Benny Gool, Adil Bradlow and Zubeida Vallie are each remarkable photographers, and their work shown in this exhibition depicts turbulent and much documented times. The achievement of curator Siona O’Connell has been to frame this work in ways that avoid the traps of available dominant narratives. There is the nostalgic narrative that places events in a golden past. Once we were lions! Then there is the nationalist narrative with its simplifying lines, its desire to find a moral scripting, its desire to museumize and memorialize in the service of the state. In terms of these dominant narratives the story goes something like this: there was an era, the Struggle, a time of heroic leaders and virtuous masses, which delivered up something called freedom, or Freedom. Now that we are Free (now that the work of freedom has been accomplished) we look to a different future, defined by different imperatives (“globalization”, “development”). The Struggle is done and dusted, and “struggle” itself becomes a trope, to be used in corporate image building or in brand South Africa. Apartheid, and by implication apartheid oppression, is behind us, belongs in a museum. History, that is, capital-H History, becomes a kind of spotlight. For the period of the Struggle, South Africa appeared on the stage of History. Our lives were heightened and events appeared more than themselves, were doubled by the imminence of anticipated futures. Then the spotlight of History moved on – maybe to China, these days everything begins and ends in China – and we were left to lead exemplary lives after History: first as a rainbow, then as a collapsing rainbow, then as a cautionary tale.
Such simple narratives are always seductive, the problem is that they leave us marooned in an ambiguous present. The strength of this exhibition is that it invites us to think in more complex ways about time, historiography and the retrospective gaze.

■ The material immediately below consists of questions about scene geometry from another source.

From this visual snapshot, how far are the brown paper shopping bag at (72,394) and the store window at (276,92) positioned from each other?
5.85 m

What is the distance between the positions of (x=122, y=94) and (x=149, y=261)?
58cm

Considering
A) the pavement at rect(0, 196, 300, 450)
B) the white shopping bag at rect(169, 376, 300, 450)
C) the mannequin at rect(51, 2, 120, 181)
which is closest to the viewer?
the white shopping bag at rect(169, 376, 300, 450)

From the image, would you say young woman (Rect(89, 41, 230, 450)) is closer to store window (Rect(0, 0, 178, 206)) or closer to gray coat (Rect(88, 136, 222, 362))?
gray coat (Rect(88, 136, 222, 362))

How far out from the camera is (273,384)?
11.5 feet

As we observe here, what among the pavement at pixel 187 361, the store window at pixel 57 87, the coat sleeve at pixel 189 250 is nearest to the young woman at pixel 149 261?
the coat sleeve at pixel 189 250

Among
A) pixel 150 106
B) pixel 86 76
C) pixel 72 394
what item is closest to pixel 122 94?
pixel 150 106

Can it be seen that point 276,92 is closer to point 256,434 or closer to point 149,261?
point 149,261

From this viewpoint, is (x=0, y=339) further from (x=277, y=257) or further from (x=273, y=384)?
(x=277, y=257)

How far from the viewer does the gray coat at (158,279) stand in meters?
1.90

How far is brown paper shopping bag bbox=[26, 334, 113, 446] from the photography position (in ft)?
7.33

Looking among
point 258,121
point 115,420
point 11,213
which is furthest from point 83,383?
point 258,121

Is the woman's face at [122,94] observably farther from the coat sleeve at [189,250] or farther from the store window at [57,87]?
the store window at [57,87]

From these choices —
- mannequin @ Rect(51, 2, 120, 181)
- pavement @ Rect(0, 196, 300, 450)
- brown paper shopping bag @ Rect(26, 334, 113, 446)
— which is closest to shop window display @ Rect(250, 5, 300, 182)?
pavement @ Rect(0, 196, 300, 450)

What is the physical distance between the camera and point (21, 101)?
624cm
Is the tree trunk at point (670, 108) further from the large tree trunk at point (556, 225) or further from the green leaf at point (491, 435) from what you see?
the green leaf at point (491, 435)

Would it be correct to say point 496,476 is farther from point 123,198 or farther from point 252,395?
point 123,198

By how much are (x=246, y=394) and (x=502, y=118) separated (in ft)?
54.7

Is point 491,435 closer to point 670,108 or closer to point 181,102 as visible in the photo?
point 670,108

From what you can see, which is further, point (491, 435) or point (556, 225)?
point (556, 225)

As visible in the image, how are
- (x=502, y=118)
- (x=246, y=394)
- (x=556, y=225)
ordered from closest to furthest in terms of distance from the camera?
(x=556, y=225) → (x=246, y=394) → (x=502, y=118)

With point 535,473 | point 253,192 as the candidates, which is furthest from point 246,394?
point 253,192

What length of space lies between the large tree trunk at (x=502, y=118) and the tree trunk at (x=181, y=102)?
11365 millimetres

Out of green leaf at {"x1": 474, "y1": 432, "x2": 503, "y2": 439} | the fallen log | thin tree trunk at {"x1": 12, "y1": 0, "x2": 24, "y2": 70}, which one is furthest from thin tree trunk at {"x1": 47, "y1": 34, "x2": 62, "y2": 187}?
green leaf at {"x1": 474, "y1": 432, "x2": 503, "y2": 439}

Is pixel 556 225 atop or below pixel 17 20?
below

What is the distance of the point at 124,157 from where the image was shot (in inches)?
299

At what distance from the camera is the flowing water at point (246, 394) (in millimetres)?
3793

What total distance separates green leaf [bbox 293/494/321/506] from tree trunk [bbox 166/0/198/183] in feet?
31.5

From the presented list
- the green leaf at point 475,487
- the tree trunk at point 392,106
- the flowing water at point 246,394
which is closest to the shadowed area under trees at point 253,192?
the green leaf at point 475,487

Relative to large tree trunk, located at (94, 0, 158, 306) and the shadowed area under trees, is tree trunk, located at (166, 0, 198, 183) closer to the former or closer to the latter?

Siona O’Connell asks in her introductory essay: “just how did we get to this point? … and how on earth do we get beyond it?” The framing problematique here is about individual lives and fates. It is also about unfinished business. The struggle is not in the past as the rainbow narrative suggests, but in the present and future. Apartheid is over, but its legacies are part of our present, deeply inscribed in South African lives and landscapes. To inhabit the present – to inhabit our present – is to think not just about lives, but about after-lives. We engage history from the perspective of a haunted and overdetermined present. We look back but our looking back is shadowed, burdened by the sense of anticipated and unrealized futures. We want to make sense of the recent past but we keep tripping over the entanglements of the present. So much struggle, so much sacrifice, and – yes – such a sense, or an anticipation, of history in the making… but how do we round off and complete the story? More struggle… more sacrifice… a diminishing sense of history…
Of course, photography as medium has long been discussed in relation to notions of hauntedness, doubling and the retrospective gaze, jamming with conceptions of linear time and a simple divide between past and present. In some ways, to look at these images is to look into a mirror, not at the reflection of a present self, but of a past self, of who we might have been. Perhaps that is why I found the experience of this exhibition unexpectedly painful. Like the lives in these images, my own life maps onto South Africa’s political history in particular ways. I arrived at the University of Cape Town as a firstyear student in 1985. My political education took place in the mid-to-late 1980s. There is a period in your life when you encounter the world vividly, when all things are possible. For me, this coincided with a period of struggle and idealism in public life. You see us, the old 1980s lefties who never moved on. Or we moved on and became cynical. Or we moved on and became rich. Martyrs… saints… sell-outs… perhaps, after all, these are exceptional fates. For the majority of us, maybe for the majority of the people depicted in these photographs, the experience of the intervening years has been more ambiguous. Neither martyrs nor saints. Neither saints nor sell-outs. A bit of both? A bit of all three? A story of small compromises and accommodations, shifting expectations, ideals unmet and abandoned. Growing old, growing older. But what I cannot get away from is the hope: it’s there in every image, and it has the power to skewer the heart.